Stated exercise:
In two sentences, summarize the Entegris option plan definitions.

Provided passage:
ENTEGRIS, INC. OUTSIDE DIRECTORS OPTION PLAN

EX-10.4 5 dex104.htm OUTSIDE DIRECTORS' OPTION PLAN Outside Directors' Option Plan

Exhibit 10.4

 

ENTEGRIS, INC.

OUTSIDE DIRECTORS’ OPTION PLAN

 

1) Definitions. As used in this Plan, the following terms have the following meanings:

 

(a) “Administrator” means the Board or a committee appointed by the Board.

 

(b) “Affiliate” means a “parent” or “subsidiary” corporation, as defined in Sections 425(e) and 425(f), respectively, of the Code.

 

(c) “Board” means the Board of Directors of the Company.

 

(d) “Code” means the Internal Revenue Code of 1986, as amended.

 

(e) “Company” means Entegris, Inc., a Minnesota corporation.

 

(f) “Director” means a member of the Board.

 

(g) “Effective Date” means the date this Plan is approved by the Company’s stockholders.

 

(h) “Eligible Director” means a Director who is not also an employee of the Company or of an Affiliate.

 

(i) “Exchange Act” means the Securities Exchange Act of 1934, as amended.

 

(j) “Grant Date” means the date on which an Option is granted.

 

(k) “Option” means an option to purchase stock as described in Section 5(a) hereof. An Option granted under this Plan is a nonstatutory option to purchase Stock which does not meet the requirements set forth in Section 422 of the Code.

 

(l) “Option Agreement” means a written agreement evidencing an Option, in form satisfactory to the Company, duly executed on behalf of the Company and delivered to and executed by an Optionee.

 

(m) “Optionee” means an Eligible Director who has been granted an Option.

 

(n) “Plan” means this Entegris, Inc. Outside Directors’ Option Plan.

Listing:
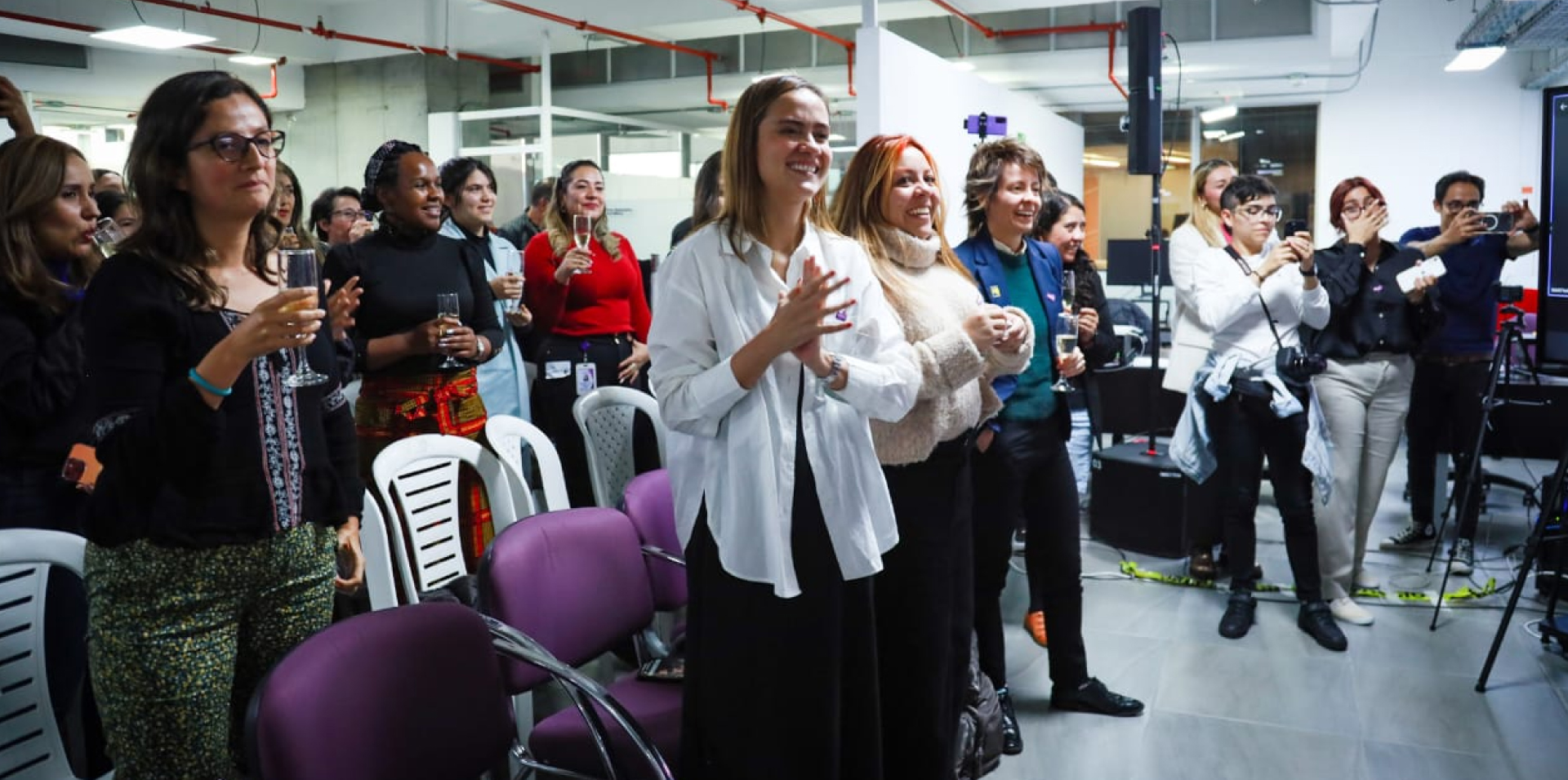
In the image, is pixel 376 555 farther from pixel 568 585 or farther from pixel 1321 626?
pixel 1321 626

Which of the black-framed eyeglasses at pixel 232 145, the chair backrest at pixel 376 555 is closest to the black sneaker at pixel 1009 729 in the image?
the chair backrest at pixel 376 555

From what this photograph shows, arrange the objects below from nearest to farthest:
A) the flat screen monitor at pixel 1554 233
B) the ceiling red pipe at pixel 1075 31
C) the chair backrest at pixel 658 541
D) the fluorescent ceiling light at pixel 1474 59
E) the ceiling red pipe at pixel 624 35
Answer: the chair backrest at pixel 658 541 → the flat screen monitor at pixel 1554 233 → the fluorescent ceiling light at pixel 1474 59 → the ceiling red pipe at pixel 624 35 → the ceiling red pipe at pixel 1075 31

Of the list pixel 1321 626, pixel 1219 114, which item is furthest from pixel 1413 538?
pixel 1219 114

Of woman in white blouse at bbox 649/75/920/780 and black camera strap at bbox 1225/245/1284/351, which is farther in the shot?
black camera strap at bbox 1225/245/1284/351

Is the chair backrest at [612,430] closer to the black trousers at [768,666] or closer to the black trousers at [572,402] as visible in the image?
the black trousers at [572,402]

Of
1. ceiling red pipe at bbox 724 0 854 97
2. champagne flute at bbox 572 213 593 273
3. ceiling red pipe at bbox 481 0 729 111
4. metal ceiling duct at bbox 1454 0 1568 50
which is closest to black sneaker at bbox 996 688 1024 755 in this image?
champagne flute at bbox 572 213 593 273

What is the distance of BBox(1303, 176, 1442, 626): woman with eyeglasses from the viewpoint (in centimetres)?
383

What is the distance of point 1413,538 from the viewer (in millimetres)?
A: 4750

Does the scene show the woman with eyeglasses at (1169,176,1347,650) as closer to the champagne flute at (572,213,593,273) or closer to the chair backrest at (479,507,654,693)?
the champagne flute at (572,213,593,273)

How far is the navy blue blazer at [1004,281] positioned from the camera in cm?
274

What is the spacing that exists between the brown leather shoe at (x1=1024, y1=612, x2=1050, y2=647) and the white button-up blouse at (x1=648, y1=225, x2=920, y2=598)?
2009mm

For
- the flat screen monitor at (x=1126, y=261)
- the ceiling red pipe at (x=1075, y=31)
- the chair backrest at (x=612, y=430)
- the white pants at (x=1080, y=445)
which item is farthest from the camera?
the ceiling red pipe at (x=1075, y=31)

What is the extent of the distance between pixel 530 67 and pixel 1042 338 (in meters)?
9.18

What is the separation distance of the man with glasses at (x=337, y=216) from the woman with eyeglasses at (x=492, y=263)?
111 cm
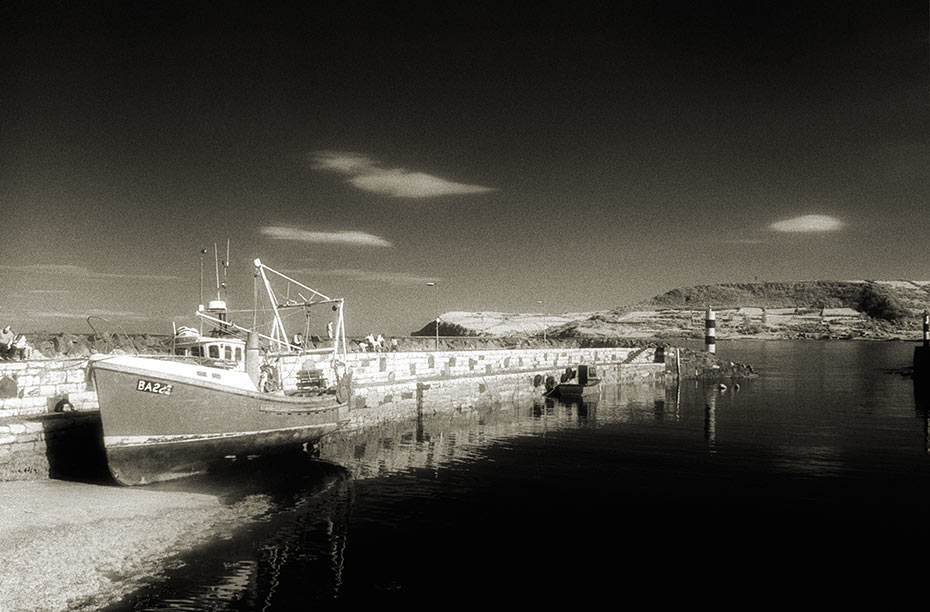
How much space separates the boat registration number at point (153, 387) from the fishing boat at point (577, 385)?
28742 mm

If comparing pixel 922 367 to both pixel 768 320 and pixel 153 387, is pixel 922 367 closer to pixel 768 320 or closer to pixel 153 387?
pixel 153 387

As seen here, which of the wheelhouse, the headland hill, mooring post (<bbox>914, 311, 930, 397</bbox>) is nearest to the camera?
the wheelhouse

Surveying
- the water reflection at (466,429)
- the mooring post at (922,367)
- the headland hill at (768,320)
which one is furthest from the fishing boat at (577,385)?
the headland hill at (768,320)

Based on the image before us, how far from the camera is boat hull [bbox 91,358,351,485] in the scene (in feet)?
48.8

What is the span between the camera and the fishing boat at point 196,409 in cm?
1493

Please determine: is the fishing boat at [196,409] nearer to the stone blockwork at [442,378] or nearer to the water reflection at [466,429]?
the water reflection at [466,429]

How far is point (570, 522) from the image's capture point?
550 inches

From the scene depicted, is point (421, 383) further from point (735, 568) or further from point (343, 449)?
point (735, 568)

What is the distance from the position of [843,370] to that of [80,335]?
71708mm

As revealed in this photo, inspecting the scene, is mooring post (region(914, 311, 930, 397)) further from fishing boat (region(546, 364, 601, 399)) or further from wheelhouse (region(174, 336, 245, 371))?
wheelhouse (region(174, 336, 245, 371))

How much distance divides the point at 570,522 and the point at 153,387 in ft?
37.1

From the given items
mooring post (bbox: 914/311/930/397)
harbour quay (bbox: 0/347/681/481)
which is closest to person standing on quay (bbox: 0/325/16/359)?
harbour quay (bbox: 0/347/681/481)

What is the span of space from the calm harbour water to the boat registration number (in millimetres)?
2798

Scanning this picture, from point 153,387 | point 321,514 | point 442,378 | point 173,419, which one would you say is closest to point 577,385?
point 442,378
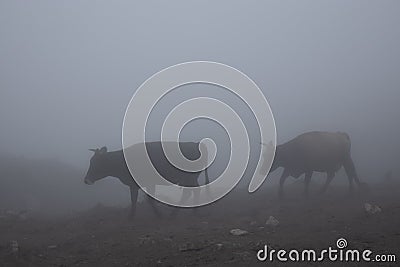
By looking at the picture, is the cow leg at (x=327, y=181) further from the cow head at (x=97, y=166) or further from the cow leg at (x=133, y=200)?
the cow head at (x=97, y=166)

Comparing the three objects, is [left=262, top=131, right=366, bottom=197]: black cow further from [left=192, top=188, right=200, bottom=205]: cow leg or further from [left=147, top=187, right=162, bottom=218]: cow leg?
[left=147, top=187, right=162, bottom=218]: cow leg

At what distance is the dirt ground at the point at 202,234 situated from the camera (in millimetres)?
9156

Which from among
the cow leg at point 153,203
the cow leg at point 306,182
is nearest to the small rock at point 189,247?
the cow leg at point 153,203

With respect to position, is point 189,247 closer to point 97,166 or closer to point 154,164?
point 154,164

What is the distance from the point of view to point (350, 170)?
19422mm

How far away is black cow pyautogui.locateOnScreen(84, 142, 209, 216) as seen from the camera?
52.8 feet

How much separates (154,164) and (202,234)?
233 inches

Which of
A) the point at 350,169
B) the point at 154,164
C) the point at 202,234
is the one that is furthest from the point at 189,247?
the point at 350,169

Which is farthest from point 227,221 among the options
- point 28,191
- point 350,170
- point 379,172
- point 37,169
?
point 379,172

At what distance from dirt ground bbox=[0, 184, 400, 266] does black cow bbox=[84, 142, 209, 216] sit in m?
1.13

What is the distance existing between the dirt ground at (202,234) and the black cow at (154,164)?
1127 millimetres

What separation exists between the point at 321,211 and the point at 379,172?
22487 mm

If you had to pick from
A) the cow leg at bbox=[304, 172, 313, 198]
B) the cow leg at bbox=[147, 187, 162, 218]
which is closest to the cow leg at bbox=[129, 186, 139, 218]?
the cow leg at bbox=[147, 187, 162, 218]

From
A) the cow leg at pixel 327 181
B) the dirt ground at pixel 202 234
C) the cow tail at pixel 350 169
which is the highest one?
the cow tail at pixel 350 169
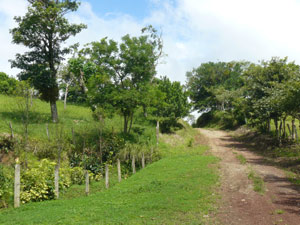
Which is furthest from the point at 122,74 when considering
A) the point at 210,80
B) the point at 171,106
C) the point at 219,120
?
the point at 210,80

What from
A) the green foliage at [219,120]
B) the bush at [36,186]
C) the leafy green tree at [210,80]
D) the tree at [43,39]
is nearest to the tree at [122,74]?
the tree at [43,39]

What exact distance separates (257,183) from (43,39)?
21.8 meters

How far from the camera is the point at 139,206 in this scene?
27.3 ft

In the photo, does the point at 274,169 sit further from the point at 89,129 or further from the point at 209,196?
the point at 89,129

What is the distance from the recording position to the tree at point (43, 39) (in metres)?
22.1

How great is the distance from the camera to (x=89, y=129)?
20.1 metres

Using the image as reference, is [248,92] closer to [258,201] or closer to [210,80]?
[258,201]

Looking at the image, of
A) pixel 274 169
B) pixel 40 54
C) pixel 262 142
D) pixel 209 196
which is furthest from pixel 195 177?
pixel 40 54

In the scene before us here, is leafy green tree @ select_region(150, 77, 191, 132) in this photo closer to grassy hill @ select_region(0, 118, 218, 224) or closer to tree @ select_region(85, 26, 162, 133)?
tree @ select_region(85, 26, 162, 133)

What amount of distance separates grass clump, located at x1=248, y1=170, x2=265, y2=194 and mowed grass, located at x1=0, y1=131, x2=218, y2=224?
1.62 m

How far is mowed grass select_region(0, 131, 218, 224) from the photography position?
7180 mm

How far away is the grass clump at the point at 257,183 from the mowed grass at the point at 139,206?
5.33ft

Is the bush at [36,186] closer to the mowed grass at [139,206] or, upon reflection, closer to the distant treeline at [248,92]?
the mowed grass at [139,206]

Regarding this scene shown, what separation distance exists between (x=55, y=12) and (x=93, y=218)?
20868 mm
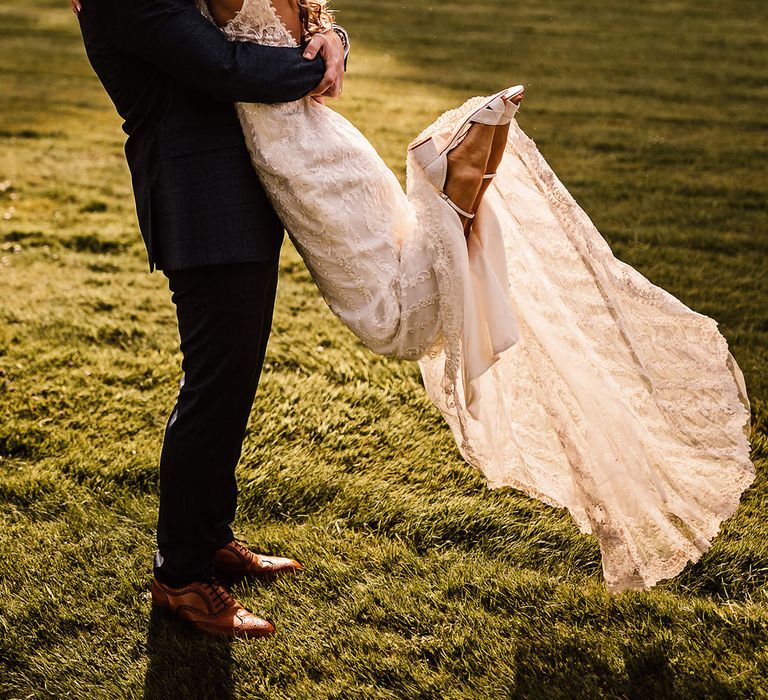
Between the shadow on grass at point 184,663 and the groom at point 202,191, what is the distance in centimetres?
30

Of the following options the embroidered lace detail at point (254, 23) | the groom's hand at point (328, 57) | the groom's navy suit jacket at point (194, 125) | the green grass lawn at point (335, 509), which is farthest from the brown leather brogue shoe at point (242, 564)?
the embroidered lace detail at point (254, 23)

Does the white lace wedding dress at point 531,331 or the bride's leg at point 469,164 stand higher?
the bride's leg at point 469,164

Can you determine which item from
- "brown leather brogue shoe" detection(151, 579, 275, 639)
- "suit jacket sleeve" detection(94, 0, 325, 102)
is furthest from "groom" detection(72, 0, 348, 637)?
"brown leather brogue shoe" detection(151, 579, 275, 639)

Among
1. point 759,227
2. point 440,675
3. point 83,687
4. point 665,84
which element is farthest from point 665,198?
point 83,687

Answer for the task:
The Entegris, Inc. Outside Directors' Option Plan defines its key terms, with "Company" meaning Entegris, Inc., a Minnesota corporation, and "Eligible Director" meaning a Director who is not also an employee of the Company or of an Affiliate. An Option under the Plan is a nonstatutory option to purchase Stock that does not meet the requirements of Section 422 of the Code, and an Optionee is an Eligible Director who has been granted an Option.